**Aim**:
Skip all pictures, then print the remaining material exactly.
— Begin Data shown —
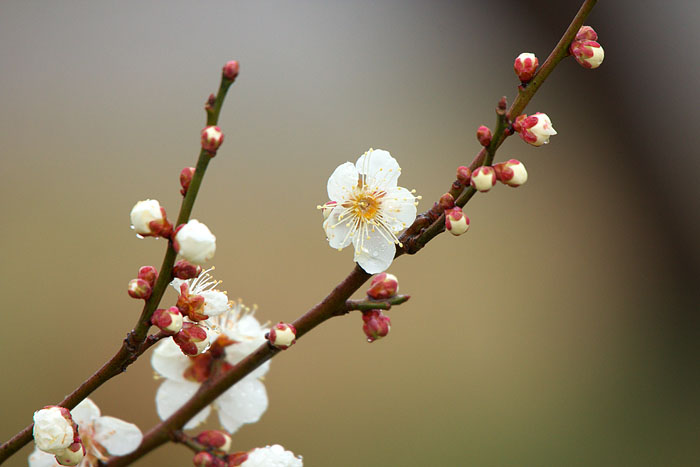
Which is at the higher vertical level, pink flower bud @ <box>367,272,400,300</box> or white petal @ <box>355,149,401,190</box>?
white petal @ <box>355,149,401,190</box>

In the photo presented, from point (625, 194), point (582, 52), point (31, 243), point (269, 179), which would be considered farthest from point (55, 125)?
point (625, 194)

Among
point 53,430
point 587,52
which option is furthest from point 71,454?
point 587,52

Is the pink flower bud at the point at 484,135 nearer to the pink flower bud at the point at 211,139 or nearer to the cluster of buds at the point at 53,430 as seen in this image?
the pink flower bud at the point at 211,139

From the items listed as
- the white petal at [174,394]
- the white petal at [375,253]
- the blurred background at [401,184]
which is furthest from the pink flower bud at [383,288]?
the blurred background at [401,184]

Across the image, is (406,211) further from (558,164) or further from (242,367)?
(558,164)

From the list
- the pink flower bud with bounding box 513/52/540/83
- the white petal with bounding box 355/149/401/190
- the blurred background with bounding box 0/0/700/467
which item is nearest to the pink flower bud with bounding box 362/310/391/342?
the white petal with bounding box 355/149/401/190

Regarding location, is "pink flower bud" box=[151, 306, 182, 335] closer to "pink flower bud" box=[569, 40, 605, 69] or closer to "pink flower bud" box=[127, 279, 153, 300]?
"pink flower bud" box=[127, 279, 153, 300]
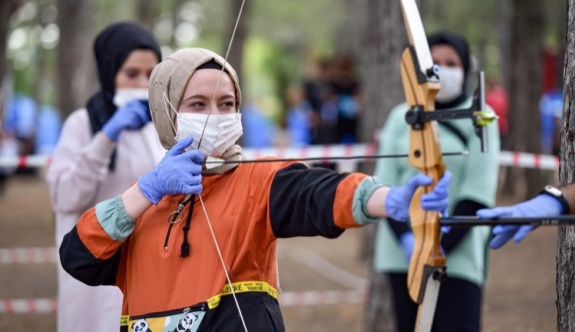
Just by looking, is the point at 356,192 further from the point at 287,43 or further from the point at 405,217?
the point at 287,43

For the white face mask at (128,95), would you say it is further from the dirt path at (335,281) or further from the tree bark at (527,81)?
the tree bark at (527,81)

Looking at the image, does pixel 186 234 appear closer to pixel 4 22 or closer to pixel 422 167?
pixel 422 167

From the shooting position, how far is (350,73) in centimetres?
1948

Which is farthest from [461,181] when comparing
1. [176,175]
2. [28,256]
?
[28,256]

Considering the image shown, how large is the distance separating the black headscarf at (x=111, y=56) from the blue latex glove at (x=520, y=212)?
2.63 m

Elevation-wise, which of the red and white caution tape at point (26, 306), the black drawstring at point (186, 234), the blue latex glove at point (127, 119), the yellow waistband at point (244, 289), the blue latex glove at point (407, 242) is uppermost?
the blue latex glove at point (127, 119)

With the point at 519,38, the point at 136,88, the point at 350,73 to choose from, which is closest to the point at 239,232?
the point at 136,88

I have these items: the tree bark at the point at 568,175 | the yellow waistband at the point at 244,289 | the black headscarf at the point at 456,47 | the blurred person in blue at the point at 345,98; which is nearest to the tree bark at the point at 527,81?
the blurred person in blue at the point at 345,98

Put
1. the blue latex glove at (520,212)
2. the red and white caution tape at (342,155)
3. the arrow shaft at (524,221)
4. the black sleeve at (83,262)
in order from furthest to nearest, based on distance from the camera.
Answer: the red and white caution tape at (342,155)
the black sleeve at (83,262)
the blue latex glove at (520,212)
the arrow shaft at (524,221)

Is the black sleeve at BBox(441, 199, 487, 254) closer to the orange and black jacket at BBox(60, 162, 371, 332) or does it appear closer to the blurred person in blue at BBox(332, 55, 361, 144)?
the orange and black jacket at BBox(60, 162, 371, 332)

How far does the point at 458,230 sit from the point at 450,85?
2.47ft

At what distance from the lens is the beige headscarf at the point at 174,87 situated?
140 inches

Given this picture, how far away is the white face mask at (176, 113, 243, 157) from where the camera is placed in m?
3.53

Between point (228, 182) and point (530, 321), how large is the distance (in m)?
5.99
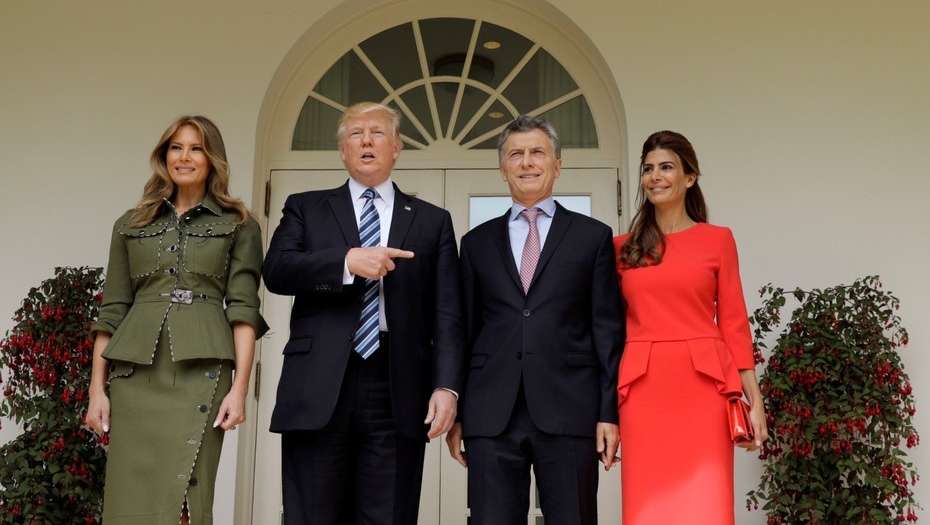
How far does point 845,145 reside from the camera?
448cm

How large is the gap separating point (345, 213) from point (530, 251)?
57 cm

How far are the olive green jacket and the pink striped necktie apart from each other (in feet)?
2.60

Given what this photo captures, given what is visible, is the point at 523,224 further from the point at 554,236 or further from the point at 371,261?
the point at 371,261

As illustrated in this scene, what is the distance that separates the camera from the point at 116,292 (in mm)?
2678

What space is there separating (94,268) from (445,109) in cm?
197

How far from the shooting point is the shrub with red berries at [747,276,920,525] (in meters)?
3.74

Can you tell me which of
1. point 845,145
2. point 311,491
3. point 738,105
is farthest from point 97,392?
point 845,145

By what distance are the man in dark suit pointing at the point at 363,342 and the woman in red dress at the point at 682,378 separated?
55 cm

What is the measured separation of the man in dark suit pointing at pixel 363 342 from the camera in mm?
2432

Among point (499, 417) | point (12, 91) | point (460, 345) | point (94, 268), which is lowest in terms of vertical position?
point (499, 417)

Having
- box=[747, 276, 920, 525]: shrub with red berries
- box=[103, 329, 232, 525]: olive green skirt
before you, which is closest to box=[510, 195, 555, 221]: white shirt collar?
box=[103, 329, 232, 525]: olive green skirt

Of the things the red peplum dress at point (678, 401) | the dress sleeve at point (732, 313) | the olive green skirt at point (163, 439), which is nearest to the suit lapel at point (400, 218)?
the olive green skirt at point (163, 439)

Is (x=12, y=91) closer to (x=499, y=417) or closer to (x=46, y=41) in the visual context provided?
(x=46, y=41)

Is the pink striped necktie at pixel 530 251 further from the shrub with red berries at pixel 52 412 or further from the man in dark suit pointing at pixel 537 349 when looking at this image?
the shrub with red berries at pixel 52 412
— End Data shown —
**Expected output**:
Which is at the higher vertical level, pink flower bud @ <box>367,272,400,300</box> or white petal @ <box>355,149,401,190</box>?
white petal @ <box>355,149,401,190</box>

In the photo presented, from point (625, 194), point (582, 52), point (31, 243), point (269, 179), which would be considered farthest from point (55, 125)?
point (625, 194)

Among
point 53,430
point 587,52
which option is furthest from point 71,454?
point 587,52

Is the pink flower bud at the point at 484,135 nearer to the pink flower bud at the point at 211,139 or nearer to the cluster of buds at the point at 53,430 as seen in this image?
the pink flower bud at the point at 211,139

From the items listed as
- the white petal at [174,394]
- the white petal at [375,253]
- the blurred background at [401,184]
which is furthest from the pink flower bud at [383,288]?
the blurred background at [401,184]

Across the image, is (406,211) further from (558,164) or further from (242,367)?
(558,164)

From the list
- the pink flower bud with bounding box 513/52/540/83
- the white petal with bounding box 355/149/401/190
- the blurred background with bounding box 0/0/700/467
which item is nearest to the pink flower bud with bounding box 362/310/391/342?
the white petal with bounding box 355/149/401/190

Regarding location, is "pink flower bud" box=[151, 306, 182, 335] closer to "pink flower bud" box=[569, 40, 605, 69] or closer to "pink flower bud" box=[127, 279, 153, 300]?
"pink flower bud" box=[127, 279, 153, 300]
Just by looking, is the point at 356,192 further from the point at 287,43 or further from the point at 405,217?
the point at 287,43

For the white face mask at (128,95), would you say it is further from the dirt path at (335,281) or further from the tree bark at (527,81)?
the tree bark at (527,81)

Looking at the image, does pixel 186 234 appear closer to pixel 4 22 or closer to pixel 422 167?
pixel 422 167

From the shooting position, how far is (350,73) in centimetres?
1948

Which is farthest from [461,181] when comparing
1. [176,175]
2. [28,256]
?
[28,256]

Considering the image shown, how large is the distance separating the black headscarf at (x=111, y=56) from the blue latex glove at (x=520, y=212)?
2.63 m

Elevation-wise, which of the red and white caution tape at point (26, 306), the black drawstring at point (186, 234), the blue latex glove at point (127, 119), the yellow waistband at point (244, 289), the blue latex glove at point (407, 242) is uppermost?
the blue latex glove at point (127, 119)

With the point at 519,38, the point at 136,88, the point at 350,73 to choose from, which is closest to the point at 239,232?
the point at 136,88

I have these items: the tree bark at the point at 568,175 | the yellow waistband at the point at 244,289 | the black headscarf at the point at 456,47 | the blurred person in blue at the point at 345,98; which is nearest to the tree bark at the point at 527,81?
the blurred person in blue at the point at 345,98

Put
1. the blue latex glove at (520,212)
2. the red and white caution tape at (342,155)
3. the arrow shaft at (524,221)
4. the black sleeve at (83,262)
in order from furthest to nearest, based on distance from the camera.
Answer: the red and white caution tape at (342,155)
the black sleeve at (83,262)
the blue latex glove at (520,212)
the arrow shaft at (524,221)

Is the black sleeve at BBox(441, 199, 487, 254) closer to the orange and black jacket at BBox(60, 162, 371, 332) or does it appear closer to the blurred person in blue at BBox(332, 55, 361, 144)?
the orange and black jacket at BBox(60, 162, 371, 332)

How far does the point at 458,230 sit from the point at 450,85?
2.47ft

At what distance from the lens is the beige headscarf at the point at 174,87 situated?
140 inches

Given this picture, how far away is the white face mask at (176, 113, 243, 157) from where the camera is placed in m?
3.53

Between point (228, 182) and point (530, 321), how large is the distance (in m)?
5.99
How far does point 845,145 reside from the camera?
448cm

How large is the gap separating point (345, 213) from point (530, 251)?
57 cm

How far are the olive green jacket and the pink striped necktie apart from each other (in feet)?
2.60

Given what this photo captures, given what is visible, is the point at 523,224 further from the point at 554,236 or further from the point at 371,261?
the point at 371,261

As illustrated in this scene, what is the distance that separates the camera from the point at 116,292 (in mm)?
2678

What space is there separating (94,268) from (445,109) in cm?
197

How far from the shooting point is the shrub with red berries at [747,276,920,525] (in meters)?
3.74

Can you tell me which of
1. point 845,145
2. point 311,491
3. point 738,105
is farthest from point 97,392?
point 845,145

By what distance are the man in dark suit pointing at the point at 363,342 and the woman in red dress at the point at 682,378 separated?
55 cm

What is the measured separation of the man in dark suit pointing at pixel 363 342 from the camera in mm?
2432

Among point (499, 417) | point (12, 91) | point (460, 345) | point (94, 268), which is lowest in terms of vertical position?
point (499, 417)

Having
- box=[747, 276, 920, 525]: shrub with red berries
- box=[103, 329, 232, 525]: olive green skirt
before you, which is closest to box=[510, 195, 555, 221]: white shirt collar?
box=[103, 329, 232, 525]: olive green skirt

Of the things the red peplum dress at point (678, 401) | the dress sleeve at point (732, 313) | the olive green skirt at point (163, 439), which is nearest to the suit lapel at point (400, 218)?
the olive green skirt at point (163, 439)

Is (x=12, y=91) closer to (x=499, y=417) or closer to (x=46, y=41) in the visual context provided?
(x=46, y=41)

Is the pink striped necktie at pixel 530 251 further from the shrub with red berries at pixel 52 412 or further from the man in dark suit pointing at pixel 537 349 when looking at this image?
the shrub with red berries at pixel 52 412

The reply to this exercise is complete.